Kami berjalan di lorong apartemennya, beberapa lukisan cat minyak digantung dengan rapi di dindingnya. Kurasa Alex tinggal di apartemen yang mahal karena tempat ini lebih terlihat seperti hotel daripada apartemen. Ia berhenti di pintu nomor 38, lalu mengeluarkan sebuah kartu dan menggeseknya di panel yang terpasang di sebelah pintu.
Whoa, pasti apartemen ini benar-benar mahal. "Katakan padaku kau menyewa bukan membeli tempat ini." gumamku sambil terpukau.
Alex membiarkan pintunya terbuka tanpa mengajakku masuk, bahkan menengokku pun tidak. Aku berdiri tertegun di depan pintunya, tiba-tiba merasa marah juga padanya. Aku tidak melakukan kesalahan apa-apa dan dia memperlakukanku seperti ini? Apa yang salah dengannya? Apa ia sedang PMS?
Beberapa saat kemudian Alex menyadari bahwa aku masih berdiri di depan pintu apartemennya, ia menatapku dengan matanya yang dingin, "Masuk dan tutup pintunya." suaranya yang memerintah membuatku menggertakkan gigiku untuk menahan amarah.
"Kurasa sebaiknya aku pulang." Suaraku yang terdengar marah menggagalkan rencanaku untuk pura-pura tidak peduli. Lalu aku membalikkan badanku dan berjalan kembali menuju lift. Sebelum aku sampai di lift sebuah tangan menarik lenganku, Alex berdiri di depanku menatapku dengan matanya yang berwarna coklat sementara ia berusaha mengendalikan rasa marahnya, "Maafkan aku." gumamnya sambil menggertakkan giginya.
"Ada apa denganmu?!" seruku sambil melepaskan tangannya dari lenganku. "Kalau kau sedang ada masalah, jangan melampiaskannya padaku!"
"Aku tidak suka temanmu." Alex menatapku dengan hati-hati.

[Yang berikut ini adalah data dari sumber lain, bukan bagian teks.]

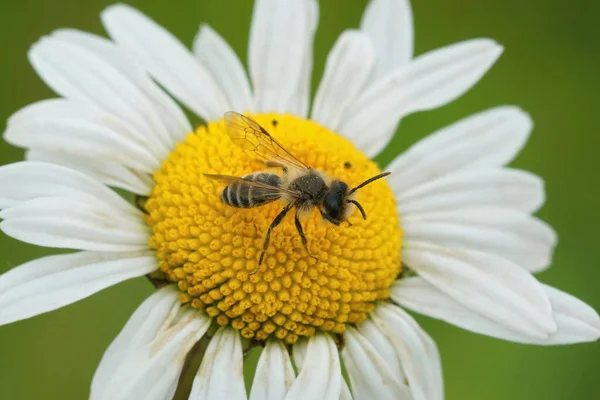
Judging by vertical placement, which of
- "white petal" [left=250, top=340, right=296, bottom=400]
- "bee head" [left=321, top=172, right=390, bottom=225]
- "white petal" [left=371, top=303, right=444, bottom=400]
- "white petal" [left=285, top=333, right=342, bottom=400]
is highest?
"bee head" [left=321, top=172, right=390, bottom=225]

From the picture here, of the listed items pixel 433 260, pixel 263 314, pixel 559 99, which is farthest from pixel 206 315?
pixel 559 99

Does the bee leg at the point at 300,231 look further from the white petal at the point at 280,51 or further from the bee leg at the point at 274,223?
the white petal at the point at 280,51

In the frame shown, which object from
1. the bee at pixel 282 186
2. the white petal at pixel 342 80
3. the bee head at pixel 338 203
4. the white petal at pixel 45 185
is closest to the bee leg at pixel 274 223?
the bee at pixel 282 186

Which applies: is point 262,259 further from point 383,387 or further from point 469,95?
point 469,95

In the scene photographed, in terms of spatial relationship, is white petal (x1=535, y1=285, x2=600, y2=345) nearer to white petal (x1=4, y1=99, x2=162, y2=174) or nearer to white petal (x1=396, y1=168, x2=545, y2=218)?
white petal (x1=396, y1=168, x2=545, y2=218)

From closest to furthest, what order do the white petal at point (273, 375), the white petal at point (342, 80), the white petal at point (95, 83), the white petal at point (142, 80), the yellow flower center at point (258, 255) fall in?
the white petal at point (273, 375)
the yellow flower center at point (258, 255)
the white petal at point (95, 83)
the white petal at point (142, 80)
the white petal at point (342, 80)

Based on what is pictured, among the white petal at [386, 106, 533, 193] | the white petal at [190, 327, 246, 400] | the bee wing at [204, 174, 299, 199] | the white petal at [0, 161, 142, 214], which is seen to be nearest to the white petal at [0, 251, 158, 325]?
the white petal at [0, 161, 142, 214]

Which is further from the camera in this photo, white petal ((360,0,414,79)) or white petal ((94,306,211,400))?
white petal ((360,0,414,79))
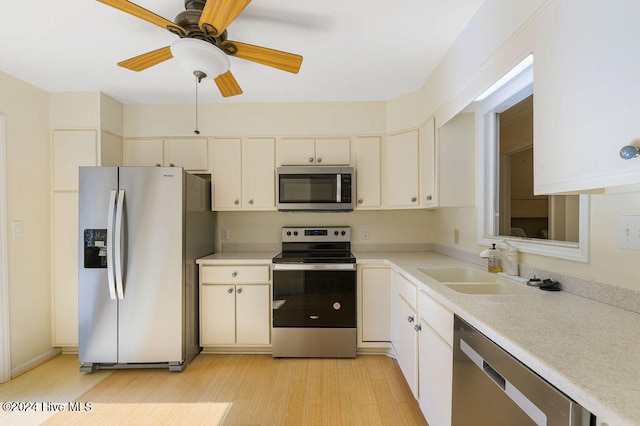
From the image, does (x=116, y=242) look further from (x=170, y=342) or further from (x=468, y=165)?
(x=468, y=165)

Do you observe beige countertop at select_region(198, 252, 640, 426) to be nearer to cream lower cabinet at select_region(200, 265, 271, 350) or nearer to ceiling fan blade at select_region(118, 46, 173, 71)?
cream lower cabinet at select_region(200, 265, 271, 350)

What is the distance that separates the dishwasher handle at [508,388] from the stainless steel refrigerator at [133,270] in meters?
2.06

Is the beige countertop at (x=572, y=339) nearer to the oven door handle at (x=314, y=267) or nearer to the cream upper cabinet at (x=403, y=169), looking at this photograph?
the oven door handle at (x=314, y=267)

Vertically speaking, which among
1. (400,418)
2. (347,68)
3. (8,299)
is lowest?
(400,418)

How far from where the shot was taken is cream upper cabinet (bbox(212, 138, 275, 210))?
2684 mm

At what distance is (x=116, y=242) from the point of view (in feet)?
6.93

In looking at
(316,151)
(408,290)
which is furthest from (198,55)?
(408,290)

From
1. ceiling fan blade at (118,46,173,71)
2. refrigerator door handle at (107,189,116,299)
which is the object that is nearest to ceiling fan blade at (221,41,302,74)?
ceiling fan blade at (118,46,173,71)

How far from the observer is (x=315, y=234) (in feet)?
9.44

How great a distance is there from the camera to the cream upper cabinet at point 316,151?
8.75ft

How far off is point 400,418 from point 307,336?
3.01ft

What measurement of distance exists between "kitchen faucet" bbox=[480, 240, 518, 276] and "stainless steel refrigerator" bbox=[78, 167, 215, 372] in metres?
2.26

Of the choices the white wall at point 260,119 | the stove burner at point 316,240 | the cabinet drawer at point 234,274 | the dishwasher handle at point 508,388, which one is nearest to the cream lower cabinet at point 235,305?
the cabinet drawer at point 234,274

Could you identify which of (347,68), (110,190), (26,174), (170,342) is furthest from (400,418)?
(26,174)
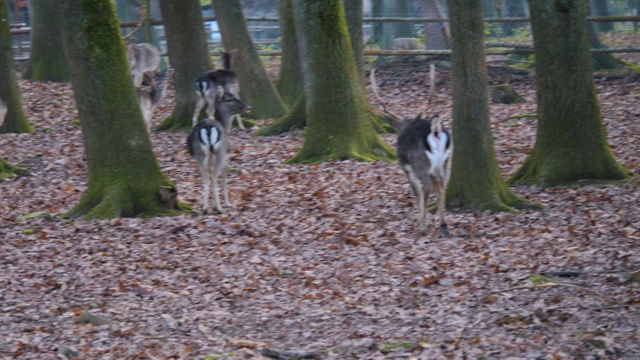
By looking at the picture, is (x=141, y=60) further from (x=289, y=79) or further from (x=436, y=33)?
(x=436, y=33)

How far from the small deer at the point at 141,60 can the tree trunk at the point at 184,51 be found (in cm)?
534

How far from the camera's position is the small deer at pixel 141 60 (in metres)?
23.2

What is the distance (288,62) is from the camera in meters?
19.6

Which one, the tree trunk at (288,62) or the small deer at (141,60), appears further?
the small deer at (141,60)

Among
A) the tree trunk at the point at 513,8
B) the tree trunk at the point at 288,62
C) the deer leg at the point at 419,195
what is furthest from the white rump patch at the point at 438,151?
the tree trunk at the point at 513,8

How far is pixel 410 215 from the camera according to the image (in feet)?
37.8

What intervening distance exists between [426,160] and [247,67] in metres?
8.76

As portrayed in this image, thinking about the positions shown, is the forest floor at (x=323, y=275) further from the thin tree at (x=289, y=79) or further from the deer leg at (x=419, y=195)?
the thin tree at (x=289, y=79)

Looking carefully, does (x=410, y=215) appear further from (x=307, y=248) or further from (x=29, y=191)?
(x=29, y=191)

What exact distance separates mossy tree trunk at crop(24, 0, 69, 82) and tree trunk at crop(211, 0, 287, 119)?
463 centimetres

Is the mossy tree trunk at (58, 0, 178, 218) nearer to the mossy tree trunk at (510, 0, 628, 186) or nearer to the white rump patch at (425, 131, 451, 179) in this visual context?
the white rump patch at (425, 131, 451, 179)

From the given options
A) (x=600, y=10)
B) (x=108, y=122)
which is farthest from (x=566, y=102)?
(x=600, y=10)

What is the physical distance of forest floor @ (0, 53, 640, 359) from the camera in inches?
300

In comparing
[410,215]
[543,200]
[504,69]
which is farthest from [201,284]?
[504,69]
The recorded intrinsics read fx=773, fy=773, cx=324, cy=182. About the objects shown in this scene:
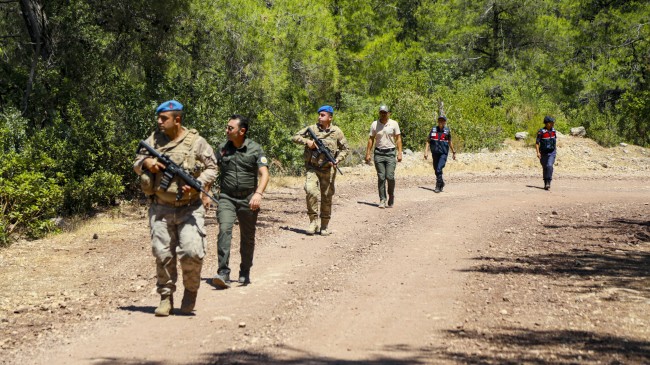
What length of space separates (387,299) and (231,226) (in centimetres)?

Butuh waktu beberapa saat bagiku untuk memahami apa yang baru saja ia ucapkan. "Vincent? Kau… cemburu?" tanyaku dengan terkejut. Alex menghindari tatapan bertanyaku.
"Kita bicara di dalam saja, Cara." Katanya sambil mendorong punggungku dengan lembut. Apartemen Alex didominasi oleh warna abu-abu dan putih, perabotannya yang minimalis tapi mewah mengisi dapur dan ruang tengahnya yang menjadi satu di ruangan luas. Alex duduk di sofa berwarna hitam lalu menepuk tempat di sebelahnya, memintaku duduk. Mataku menangkap beberapa bingkai foto di atas rak buku, fotoku dan Alex saat aku baru masuk SMA, saat kami saat masih kecil, foto kami bersama Mum dan Dad ditata rapi. Beberapa boks berisi barang-barang Alex yang belum dibereskan ditumpuk di sudut ruangan.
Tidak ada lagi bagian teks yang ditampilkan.